Value in Electronic Medical Records

Electronic health record (EHR) is a computerized patient-centric history of an individual's health care record that includes data from the multiple sources of care that the patient has used. Generally, EHR refers to the combination of the medical record created by the medical care system and personal health information. Because they are interoperable (can be accessed across networks by computers using a variety of operating systems and software), they can be accessed at any authorized point of care.

The potential value of medical records data to clinical research could be magnified by the computing power associated with a system of digitized, or electronic, medical records. The application of information technology to patient records offers the promise of new knowledge that can be obtained only by integrating and analyzing data extracted from hundreds if not thousands of patient records, including medical history, physical examination, diagnoses, diagnostic tests, medical images, administrative data (claims, billing, outcomes), clinical information, environmental profiles, and genetic analyses, combined with new findings from molecular and genomics research. As institutions struggle with the adoption and implementation of EHR systems, it is crucial that they consider the needs of and seek the advice of the research community. Payers and consumers are increasingly including the results of patient surveys in performance measures used for payment, public reporting, and improvement. A fully functional electronic healthcare information system would enable physicians to contact patients directly, to solicit patient feedback related to specific conditions, and to compile actionable feedback to the practice.
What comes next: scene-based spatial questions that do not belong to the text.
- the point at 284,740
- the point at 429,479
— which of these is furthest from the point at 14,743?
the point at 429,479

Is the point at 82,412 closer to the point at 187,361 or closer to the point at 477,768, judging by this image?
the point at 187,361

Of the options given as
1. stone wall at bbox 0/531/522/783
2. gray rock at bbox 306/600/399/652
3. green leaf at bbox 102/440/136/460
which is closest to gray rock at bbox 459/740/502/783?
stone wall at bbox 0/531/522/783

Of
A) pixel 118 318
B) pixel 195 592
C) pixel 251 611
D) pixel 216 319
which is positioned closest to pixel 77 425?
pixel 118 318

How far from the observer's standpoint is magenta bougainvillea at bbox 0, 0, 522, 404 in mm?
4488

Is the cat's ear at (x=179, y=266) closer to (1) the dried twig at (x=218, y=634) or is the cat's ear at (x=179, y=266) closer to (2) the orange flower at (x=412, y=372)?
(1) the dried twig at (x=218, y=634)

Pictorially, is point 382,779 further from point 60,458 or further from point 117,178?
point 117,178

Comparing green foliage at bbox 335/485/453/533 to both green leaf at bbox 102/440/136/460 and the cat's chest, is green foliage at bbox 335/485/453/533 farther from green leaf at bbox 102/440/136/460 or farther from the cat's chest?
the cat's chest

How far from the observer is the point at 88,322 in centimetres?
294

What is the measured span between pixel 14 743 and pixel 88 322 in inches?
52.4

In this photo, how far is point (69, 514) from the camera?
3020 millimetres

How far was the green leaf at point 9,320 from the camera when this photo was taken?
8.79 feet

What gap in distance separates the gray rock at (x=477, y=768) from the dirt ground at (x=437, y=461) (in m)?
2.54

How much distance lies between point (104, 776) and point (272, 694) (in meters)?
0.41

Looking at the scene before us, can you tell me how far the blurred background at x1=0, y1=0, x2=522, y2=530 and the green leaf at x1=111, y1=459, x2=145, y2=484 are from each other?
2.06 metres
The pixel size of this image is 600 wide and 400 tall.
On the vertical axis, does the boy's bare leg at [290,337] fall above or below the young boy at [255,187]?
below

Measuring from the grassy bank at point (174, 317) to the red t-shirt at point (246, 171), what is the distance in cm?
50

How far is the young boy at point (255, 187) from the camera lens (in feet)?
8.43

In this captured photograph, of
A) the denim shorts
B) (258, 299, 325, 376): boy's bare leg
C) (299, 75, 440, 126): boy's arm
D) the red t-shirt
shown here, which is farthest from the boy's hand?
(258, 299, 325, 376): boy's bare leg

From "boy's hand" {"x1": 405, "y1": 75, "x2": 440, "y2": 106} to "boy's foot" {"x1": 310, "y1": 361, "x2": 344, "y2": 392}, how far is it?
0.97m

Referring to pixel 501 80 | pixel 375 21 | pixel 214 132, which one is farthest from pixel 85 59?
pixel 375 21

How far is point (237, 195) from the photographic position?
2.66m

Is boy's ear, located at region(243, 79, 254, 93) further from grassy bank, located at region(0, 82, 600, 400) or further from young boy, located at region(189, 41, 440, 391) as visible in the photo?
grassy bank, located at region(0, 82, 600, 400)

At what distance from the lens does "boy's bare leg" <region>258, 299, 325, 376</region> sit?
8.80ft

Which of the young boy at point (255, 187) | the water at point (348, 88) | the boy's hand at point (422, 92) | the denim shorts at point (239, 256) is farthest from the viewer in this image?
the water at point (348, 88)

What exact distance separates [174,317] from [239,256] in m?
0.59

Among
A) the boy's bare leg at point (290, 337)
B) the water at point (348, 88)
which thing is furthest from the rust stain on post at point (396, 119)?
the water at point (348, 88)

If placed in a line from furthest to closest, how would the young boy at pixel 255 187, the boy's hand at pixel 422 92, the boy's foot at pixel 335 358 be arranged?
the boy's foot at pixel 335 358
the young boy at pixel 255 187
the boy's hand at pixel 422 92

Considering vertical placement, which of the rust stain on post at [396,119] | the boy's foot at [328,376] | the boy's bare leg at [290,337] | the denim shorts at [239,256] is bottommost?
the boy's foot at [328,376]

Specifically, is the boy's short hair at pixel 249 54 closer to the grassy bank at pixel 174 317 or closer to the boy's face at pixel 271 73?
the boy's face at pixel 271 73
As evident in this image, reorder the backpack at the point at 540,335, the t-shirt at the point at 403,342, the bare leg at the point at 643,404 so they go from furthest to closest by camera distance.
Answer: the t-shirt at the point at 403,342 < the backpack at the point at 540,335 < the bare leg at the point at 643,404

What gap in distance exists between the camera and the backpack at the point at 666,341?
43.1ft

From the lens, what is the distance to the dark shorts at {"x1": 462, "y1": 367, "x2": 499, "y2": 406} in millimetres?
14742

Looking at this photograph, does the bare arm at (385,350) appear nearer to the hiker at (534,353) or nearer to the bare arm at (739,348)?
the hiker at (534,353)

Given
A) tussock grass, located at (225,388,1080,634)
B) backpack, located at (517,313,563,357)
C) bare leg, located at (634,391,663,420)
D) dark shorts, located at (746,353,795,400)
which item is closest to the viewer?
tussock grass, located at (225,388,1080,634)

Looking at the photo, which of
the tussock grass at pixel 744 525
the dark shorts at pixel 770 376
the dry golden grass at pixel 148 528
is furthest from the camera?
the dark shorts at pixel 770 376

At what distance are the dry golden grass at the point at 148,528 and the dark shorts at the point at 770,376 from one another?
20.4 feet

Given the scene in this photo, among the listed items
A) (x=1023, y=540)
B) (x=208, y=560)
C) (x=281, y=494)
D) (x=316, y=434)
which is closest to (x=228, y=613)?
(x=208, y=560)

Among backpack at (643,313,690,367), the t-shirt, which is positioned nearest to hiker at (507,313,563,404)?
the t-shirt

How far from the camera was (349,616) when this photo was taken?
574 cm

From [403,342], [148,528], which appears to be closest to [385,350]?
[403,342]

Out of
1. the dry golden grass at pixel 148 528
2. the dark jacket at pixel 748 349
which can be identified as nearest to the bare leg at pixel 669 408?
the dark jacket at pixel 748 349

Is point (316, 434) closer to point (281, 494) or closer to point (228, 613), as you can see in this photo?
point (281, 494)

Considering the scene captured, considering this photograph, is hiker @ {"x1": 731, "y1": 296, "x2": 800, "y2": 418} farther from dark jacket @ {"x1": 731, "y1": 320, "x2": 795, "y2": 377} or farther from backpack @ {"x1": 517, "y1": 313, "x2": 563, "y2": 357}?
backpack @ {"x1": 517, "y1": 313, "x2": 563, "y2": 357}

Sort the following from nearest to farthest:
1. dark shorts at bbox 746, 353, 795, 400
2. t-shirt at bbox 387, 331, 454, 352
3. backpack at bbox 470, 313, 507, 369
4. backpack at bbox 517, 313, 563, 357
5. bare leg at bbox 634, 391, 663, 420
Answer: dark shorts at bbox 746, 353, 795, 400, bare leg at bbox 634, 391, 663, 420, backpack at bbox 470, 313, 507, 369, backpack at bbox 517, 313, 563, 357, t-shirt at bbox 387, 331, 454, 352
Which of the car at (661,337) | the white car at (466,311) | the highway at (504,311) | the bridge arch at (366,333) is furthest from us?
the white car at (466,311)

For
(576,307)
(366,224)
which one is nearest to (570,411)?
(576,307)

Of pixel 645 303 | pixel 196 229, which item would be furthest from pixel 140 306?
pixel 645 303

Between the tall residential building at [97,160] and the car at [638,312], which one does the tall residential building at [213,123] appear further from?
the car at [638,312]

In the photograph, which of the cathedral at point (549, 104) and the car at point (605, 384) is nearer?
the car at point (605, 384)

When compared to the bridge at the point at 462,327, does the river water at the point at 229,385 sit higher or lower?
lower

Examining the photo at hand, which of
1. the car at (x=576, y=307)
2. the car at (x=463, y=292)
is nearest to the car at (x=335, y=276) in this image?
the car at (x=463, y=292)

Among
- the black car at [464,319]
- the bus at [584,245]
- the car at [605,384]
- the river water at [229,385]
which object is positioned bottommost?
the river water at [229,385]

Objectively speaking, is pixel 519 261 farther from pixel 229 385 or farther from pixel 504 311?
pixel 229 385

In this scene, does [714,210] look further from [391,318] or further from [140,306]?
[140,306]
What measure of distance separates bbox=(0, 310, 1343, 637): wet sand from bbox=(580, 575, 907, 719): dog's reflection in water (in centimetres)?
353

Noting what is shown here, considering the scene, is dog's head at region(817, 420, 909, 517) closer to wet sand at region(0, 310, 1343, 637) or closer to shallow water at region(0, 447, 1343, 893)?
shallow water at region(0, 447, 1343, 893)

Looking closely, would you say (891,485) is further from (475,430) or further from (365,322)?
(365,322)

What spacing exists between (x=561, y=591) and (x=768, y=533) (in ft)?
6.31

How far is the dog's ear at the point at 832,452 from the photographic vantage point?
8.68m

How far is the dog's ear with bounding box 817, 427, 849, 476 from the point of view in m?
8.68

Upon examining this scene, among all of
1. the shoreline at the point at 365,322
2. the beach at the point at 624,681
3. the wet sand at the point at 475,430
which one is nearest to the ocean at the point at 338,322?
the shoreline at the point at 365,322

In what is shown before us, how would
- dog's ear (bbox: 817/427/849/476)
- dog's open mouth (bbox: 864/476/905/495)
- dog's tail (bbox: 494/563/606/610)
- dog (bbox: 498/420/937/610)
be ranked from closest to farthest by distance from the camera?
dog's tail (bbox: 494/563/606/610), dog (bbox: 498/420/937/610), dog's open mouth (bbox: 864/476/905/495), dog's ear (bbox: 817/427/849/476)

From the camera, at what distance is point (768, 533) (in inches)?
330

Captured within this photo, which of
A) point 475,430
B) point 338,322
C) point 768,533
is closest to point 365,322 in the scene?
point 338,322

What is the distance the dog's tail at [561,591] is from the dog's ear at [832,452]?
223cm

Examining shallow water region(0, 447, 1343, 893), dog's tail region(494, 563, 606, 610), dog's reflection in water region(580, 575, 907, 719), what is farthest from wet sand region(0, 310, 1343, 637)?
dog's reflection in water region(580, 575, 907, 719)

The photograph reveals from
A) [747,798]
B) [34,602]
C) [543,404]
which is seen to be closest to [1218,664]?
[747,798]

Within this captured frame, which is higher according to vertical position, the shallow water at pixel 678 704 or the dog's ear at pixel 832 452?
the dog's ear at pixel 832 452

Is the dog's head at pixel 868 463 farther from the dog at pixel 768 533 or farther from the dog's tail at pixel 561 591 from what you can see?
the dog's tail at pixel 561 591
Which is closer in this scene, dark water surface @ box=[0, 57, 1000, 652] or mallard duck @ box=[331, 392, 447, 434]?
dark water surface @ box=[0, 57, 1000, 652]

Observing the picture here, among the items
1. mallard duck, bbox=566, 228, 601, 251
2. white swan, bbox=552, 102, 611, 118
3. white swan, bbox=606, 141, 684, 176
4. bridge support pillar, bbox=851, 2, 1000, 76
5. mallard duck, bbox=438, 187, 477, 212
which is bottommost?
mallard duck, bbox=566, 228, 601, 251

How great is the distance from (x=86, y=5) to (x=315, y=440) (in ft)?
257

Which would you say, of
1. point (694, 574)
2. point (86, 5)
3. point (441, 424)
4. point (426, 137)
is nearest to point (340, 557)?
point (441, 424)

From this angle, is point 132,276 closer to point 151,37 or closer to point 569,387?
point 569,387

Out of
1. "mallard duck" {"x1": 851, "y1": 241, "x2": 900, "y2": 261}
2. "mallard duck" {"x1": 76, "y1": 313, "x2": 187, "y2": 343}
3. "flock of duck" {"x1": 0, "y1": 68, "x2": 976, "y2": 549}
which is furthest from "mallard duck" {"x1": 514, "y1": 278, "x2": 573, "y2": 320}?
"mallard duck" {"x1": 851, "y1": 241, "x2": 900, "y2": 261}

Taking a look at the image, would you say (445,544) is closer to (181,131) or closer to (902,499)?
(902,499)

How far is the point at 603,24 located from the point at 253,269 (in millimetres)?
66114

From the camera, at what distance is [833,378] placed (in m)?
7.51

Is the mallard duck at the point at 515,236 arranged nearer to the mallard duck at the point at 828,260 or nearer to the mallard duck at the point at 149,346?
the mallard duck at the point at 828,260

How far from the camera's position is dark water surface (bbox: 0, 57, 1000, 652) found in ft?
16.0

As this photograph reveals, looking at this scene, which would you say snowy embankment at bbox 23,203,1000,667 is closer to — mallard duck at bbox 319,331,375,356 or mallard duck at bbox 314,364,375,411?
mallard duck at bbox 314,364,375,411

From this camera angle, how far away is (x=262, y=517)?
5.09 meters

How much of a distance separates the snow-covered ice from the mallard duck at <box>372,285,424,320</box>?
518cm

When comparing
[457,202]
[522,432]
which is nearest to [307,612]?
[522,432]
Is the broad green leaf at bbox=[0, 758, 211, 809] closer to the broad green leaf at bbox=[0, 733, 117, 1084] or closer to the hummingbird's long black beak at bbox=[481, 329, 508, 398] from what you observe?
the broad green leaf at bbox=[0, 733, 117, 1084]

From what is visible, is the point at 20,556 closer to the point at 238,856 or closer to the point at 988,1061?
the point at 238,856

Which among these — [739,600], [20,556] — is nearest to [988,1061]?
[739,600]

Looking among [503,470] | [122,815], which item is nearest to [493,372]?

Having electronic health information about the entire population of patients served by a given practice or provider enables queries about groups of patients who suffer from a specific condition, are eligible for specific preventive measures, or are currently taking specific medications. Among other things, this population-based view enhances the ability of the practice to identify and work with patients to manage specific risk factors or combinations of risk factors. It also can detect patterns of potentially related adverse events and enable patients at risk to be quickly and correctly notified. Outreach, patient education, and notification about particular risks are made possible by this kind of system. For this to happen, we must be able to "disassemble" the information in electronic health records and then "reassemble" it in various ways.

Subsequent blog entries will address innovation in EHR.